L'idée étant que la dépendance
physique est due à l'impact de la substance
active sur le cerveau - dans
le
cas du tabac, il s'agit essentiellement de la nicotine -. Alors que la
dépendance psychologique et la dépendance
comportementale seraient liées à d'autres
facteurs: on consomme selon des rituels et des habitudes, on fume plus
volontiers lorsqu'on est dans tel ou tel
état d'esprit, ou dans telle ou telle situation. Pour
certains, le désir de fumer vient lorsqu'on est en
présence d'autres fumeurs. Pour d'autres, c'est
plutôt devant un livre, un ordinateur, un café ou
un verre d'alcool.
Cette différenciation par types de dépendance est
un modèle
théorique d'origine assez ancienne.
Aujourd'hui, beaucoup de chercheurs
pensent que, malgré sa complexité, il ne faut pas
chercher à subdiviser la dépendance, car il n'y a
pas de règles scientifiques claires pour le faire. Autrement
dit, la dépendance, ou l'addiction,
ne peut être expliquée que par l'interaction entre
différents facteurs d'origine biologique, sociale et
psychologique.
Quoi
qu'il en soit, on peut passer en revue les types de
dépendance, en gardant à l'esprit qu'il s'agit
probablement de manières différentes
d'appréhender une même
réalité.
La dépendance
physique ou pharmacologique s'explique
probablement par l'augmentation, chez les fumeurs réguliers,
du nombre de "récepteurs nicotiniques"
à la surface des cellules nerveuses.
Ces récepteurs
sont conçus pour recevoir un neurotransmetteur
appelé acétylcholine.
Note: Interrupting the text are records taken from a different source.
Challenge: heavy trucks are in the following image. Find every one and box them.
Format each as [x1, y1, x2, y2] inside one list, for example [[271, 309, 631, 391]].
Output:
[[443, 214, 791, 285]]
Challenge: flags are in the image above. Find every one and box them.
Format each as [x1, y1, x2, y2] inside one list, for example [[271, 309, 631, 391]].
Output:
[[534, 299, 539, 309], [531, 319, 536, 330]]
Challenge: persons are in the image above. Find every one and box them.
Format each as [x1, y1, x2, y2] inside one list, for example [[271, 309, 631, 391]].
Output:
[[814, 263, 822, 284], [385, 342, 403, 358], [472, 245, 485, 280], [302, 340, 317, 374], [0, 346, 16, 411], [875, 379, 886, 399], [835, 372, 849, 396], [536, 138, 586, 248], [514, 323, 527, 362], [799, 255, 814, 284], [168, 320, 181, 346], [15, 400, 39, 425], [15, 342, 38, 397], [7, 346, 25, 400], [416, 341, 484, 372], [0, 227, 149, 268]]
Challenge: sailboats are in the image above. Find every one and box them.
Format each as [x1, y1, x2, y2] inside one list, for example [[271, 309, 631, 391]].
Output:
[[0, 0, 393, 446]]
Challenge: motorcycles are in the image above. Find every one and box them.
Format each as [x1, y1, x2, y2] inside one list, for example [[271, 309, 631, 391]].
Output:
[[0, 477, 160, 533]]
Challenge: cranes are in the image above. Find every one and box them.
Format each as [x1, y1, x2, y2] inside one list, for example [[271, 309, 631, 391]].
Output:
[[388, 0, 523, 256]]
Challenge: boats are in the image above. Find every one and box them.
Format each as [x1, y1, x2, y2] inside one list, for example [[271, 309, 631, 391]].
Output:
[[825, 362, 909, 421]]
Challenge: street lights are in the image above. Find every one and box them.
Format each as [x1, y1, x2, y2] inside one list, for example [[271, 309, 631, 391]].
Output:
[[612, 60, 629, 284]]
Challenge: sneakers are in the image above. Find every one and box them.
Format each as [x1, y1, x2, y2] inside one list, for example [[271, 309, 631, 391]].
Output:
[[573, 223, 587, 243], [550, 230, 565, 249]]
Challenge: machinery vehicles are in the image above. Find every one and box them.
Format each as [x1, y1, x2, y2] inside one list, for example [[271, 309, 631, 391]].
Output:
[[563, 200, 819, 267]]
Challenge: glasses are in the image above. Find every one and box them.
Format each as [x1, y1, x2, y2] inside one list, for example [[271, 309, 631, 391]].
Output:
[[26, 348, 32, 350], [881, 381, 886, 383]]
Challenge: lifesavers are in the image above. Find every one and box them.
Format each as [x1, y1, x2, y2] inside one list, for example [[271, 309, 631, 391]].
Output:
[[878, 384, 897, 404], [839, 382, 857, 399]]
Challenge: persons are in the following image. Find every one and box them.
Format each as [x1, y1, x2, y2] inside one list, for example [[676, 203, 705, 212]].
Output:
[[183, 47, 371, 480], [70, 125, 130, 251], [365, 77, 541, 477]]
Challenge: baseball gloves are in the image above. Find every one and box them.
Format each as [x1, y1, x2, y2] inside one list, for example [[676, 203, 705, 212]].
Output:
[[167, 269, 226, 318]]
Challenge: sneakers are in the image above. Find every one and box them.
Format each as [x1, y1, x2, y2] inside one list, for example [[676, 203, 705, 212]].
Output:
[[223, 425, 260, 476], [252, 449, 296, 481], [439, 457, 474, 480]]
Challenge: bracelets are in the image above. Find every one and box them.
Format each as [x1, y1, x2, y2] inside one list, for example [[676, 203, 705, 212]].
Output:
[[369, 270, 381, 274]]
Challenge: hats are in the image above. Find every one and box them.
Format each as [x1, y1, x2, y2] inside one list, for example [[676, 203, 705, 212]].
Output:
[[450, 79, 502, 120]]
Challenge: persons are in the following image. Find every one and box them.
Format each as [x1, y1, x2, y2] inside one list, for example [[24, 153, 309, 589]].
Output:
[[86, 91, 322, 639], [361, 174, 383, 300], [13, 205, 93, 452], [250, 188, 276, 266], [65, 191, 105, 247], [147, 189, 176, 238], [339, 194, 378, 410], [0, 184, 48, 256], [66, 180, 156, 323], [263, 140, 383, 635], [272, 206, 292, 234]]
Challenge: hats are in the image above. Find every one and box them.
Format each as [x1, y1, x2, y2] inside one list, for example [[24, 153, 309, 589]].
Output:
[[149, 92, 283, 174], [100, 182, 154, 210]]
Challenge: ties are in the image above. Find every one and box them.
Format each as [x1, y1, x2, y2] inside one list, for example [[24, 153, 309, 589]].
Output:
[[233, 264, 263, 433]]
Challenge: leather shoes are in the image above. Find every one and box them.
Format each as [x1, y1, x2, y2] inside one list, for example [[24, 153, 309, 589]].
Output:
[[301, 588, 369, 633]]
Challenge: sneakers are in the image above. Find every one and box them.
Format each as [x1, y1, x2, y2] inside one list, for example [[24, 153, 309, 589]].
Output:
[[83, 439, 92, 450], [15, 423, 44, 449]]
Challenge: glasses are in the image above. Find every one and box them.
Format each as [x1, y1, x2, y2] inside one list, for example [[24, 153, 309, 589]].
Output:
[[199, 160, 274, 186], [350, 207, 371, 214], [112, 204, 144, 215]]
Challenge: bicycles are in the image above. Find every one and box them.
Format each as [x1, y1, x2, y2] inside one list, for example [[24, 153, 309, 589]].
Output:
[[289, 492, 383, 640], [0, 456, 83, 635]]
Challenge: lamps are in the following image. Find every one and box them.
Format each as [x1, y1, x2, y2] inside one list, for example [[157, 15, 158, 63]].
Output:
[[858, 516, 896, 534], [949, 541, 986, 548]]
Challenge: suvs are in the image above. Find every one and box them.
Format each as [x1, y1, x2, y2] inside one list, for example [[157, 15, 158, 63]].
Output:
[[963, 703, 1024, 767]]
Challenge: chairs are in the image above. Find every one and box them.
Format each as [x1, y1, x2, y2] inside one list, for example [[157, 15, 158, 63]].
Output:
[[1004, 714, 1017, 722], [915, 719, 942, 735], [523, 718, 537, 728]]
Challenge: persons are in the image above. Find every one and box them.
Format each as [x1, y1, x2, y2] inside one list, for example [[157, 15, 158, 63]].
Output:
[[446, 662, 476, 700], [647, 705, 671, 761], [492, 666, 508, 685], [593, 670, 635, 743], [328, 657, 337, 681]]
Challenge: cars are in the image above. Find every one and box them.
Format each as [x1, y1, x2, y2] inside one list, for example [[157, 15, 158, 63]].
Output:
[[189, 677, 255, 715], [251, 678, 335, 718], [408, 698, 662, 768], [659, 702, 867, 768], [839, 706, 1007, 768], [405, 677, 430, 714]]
L'acétylcholine
est l'un des neurotransmetteurs les plus
courants dans le corps humain et il joue un rôle dans la
mémoire, l’apprentissage,
mais aussi dans l'activation des muscles.
Ces récepteurs
sont appelés
« nicotiniques » parce qu’ils
peuvent être activés non
seulement par l’acétylcholine, mais aussi par la
nicotine qui fonctionne alors
comme un agoniste de ce neurotransmetteur. En d’autres
termes, ils sont particulièrement
sensibles à la nicotine.
Ainsi, la prise de nicotine
est susceptible
d'avoir des effets à tous les niveaux
conscients
et inconscients de l'être
humain. Chez les sujets dépendants,
les études montrent que le nombre de récepteurs
nicotiniques diminue lentement
après l'arrêt du tabac. Un niveau normal n'est
atteint qu'après 6 à 12 mois, au
plus tôt.
Les effets aigus
liés à la dépendance physique
à la nicotine (symptômes de sevrage) s'estompent
néanmoins 1 à 2 mois après
l'arrêt du tabac, selon le degré de
dépendance. C'est pour cette raison qu'il est important de
suivre les traitements (consultations médicales, substituts
nicotiniques, bupropion ou varénicline) pendant 2 mois au
minimum.
La
dépendance psychologique ou
psychique dure plus longtemps que la dépendance
physique, et elle est plus difficile à saisir. Les personnes
souffrant de ce type de dépendance ont besoin de cigarettes
pour réfléchir, pour se relaxer, tout
simplement pour se sentir bien, voire pour gérer
les problèmes et les stress du quotidien.
Certains fumeurs vont
même
jusqu'à penser qu'ils ne sont pas capables de vivre sans
tabac, et que le produit fait partie intégrante de leur vie
d'adulte. Il faut plus ou moins longtemps pour se défaire de
la
dépendance psychologique, tout dépend des
situations et
des personnes, même si on admet
généralement
qu'après 6 à 12 mois, les personnes
s'affranchissent de
leur dépendance.
Pour se
libérer de la
dépendance psychologique, il est utile de voir
l'arrêt du
tabagisme comme un apprentissage actif, fait d'essais et parfois
d'erreurs, jusqu'à ce que la personne puisse
gérer son
quotidien et se passer naturellement de la cigarette. Ce n'est donc pas
seulement une question de volonté, mais surtout de
motivation à arrêter et de stratégies
de gestion:
il faut réussir à entretenir son envie
à
arrêter et trouver les techniques qui remplaceront
parfaitement les rôles que jouait la cigarette dans
le
quotidien.
La
dépendance comportementale ou
environnementale est directement
liée à la
dépendance psychologique et à la
dépendance physique, mais elle concerne
spécifiquement les gestes que l'on accomplit au quotidien.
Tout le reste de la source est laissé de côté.